RE: does RDF require understanding all 82 URI schemes? from Bill de hOra on 2001-02-15 (www-rdf-interest@w3.org from February 2001)

From: Bill de hOra <bill@dehora.fsnet.co.uk>
Date: Thu, 15 Feb 2001 00:20:14 -0000
To: "Aaron Swartz" <aswartz@swartzfam.com>, "Graham Klyne" <GK@ninebynine.org>, "Pierre-Antoine CHAMPIN" <champin@bat710.univ-lyon1.fr>
Cc: "RDF interest group" <www-rdf-interest@w3.org>
Message-ID: <DCEBKOHMHCKKIAAPKLLMOEIKCBAA.bill@dehora.fsnet.co.uk>

: -----Original Message-----
: From: www-rdf-interest-request@w3.org
: [mailto:www-rdf-interest-request@w3.org]On Behalf Of Aaron Swartz
: Sent: Wednesday, February 14, 2001 11:25 PM
: To: Bill de hOra; Graham Klyne; Pierre-Antoine CHAMPIN
: Cc: RDF interest group
: Subject: Re: does RDF require understanding all 82 URI schemes?
:
:
: Bill de hOra <bill@dehora.fsnet.co.uk> wrote:
:
: > "Paris" -> data:,Paris
: > "Paris" -> data:,Paris
: > "Paris" -> data:,Paris
: >
: > The first "Paris" was the name of a perfume, the second was the
: name of a god,
: > the third was the name of a city. By converting them all to URIs, I've lost
: > information.
:
: Aaron Swartz:
: No you haven't. You're assuming that the data: series of URIs actually
: represents the resource in whose context they are used. This is not true --
: a data: URI simply represents the string of characters in it's content, not
: the meaning of the characters.

But there is an algorithm for matching URIs precisely because they are
considered to be unique entities: literals are not unique. "Green" is not the
same as "Green" above the syntactic level. It's not safe to convert string
literals (semantically or pragmatically) into URIs because it's not safe to
provide machines with algorithms for matching them.

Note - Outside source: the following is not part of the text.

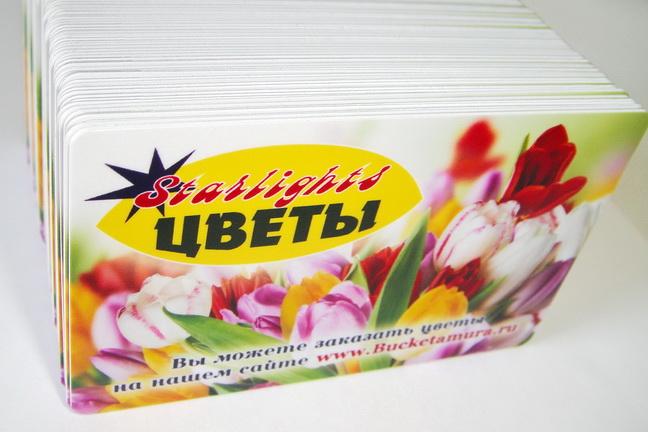 Цветы_новый размер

Two identical literals could stand for very different things, albeit the creator
of the data hasn't made that intent sufficiently obvious to machine. For similar
reasons, XML now provides namespaces to differentiate between elements and
attributes that syntactically are identical, but aren't semantically intended to
be identical.

: Aaron Swartz:
: When I make the statement that:
:
:     <http://aaronsw.com/> dc:title <data:,Aaron%20Swartz>
:
: I'm simply saying that the title is the set of characters: "Aaron Swartz".
: No more, no less. If I want to look at the other things hanging off that
: URI, and can see the other things that this string of characters represents.
: I think this is more information, not less.

But also you've provide an option for matching that URI to another identical
one. Here you've provided a data URI in advance. Mainly, I'm talking about
converting a literal to a URI using data:, form, which is lossy. Perhaps
mapping:

<http //aaronsw.com/> dc:title <data:,Aaron%20Swartz>
<http //aaronsw.com/> dc:title "Aaron Swartz"
<http //aaronsw.com/sw/> dc:title "Aaron Swartz"

to:

<http //aaronsw.com/> dc:title <data:,Aaron%20Swartz>
<http //aaronsw.com/> dc:title <data:,Aaron%20Swartz>
<http //aaronsw.com/sw/> dc:title <data:,Aaron%20Swartz>

is a reasonable inference, but could also be a Terrible Mistake. Also, consider
circumstances where a machine is collecting RDF from different places:

<http //aaronsw.com/> dc:title <data:,Aaron%20Swartz>

You made available the statement, picked up by some machine and stuffed into its
KB. It later picks this up from me:

<http //dehora.com/psycho/aaronswartzshrine> dc:subject <data:,Aaron%20Swartz>

And in turn puts it into its KB. Now those data:, URIs can be matched. But
actually, I'm referring to a different Aaron Swartz altogether. But they've been
conflated by virtue of having identical URIs. That's unfortunate, and it is also
lossy.

I've just seen a post by Seth Russell asking why the data:, form is preferable.
My answer is this: the literal form is preferable in some circumstances
precisely because it can't be normatively unified with another identical
literal.

Bill de hOra

Received on Wednesday, 14 February 2001 19:20:33 UTC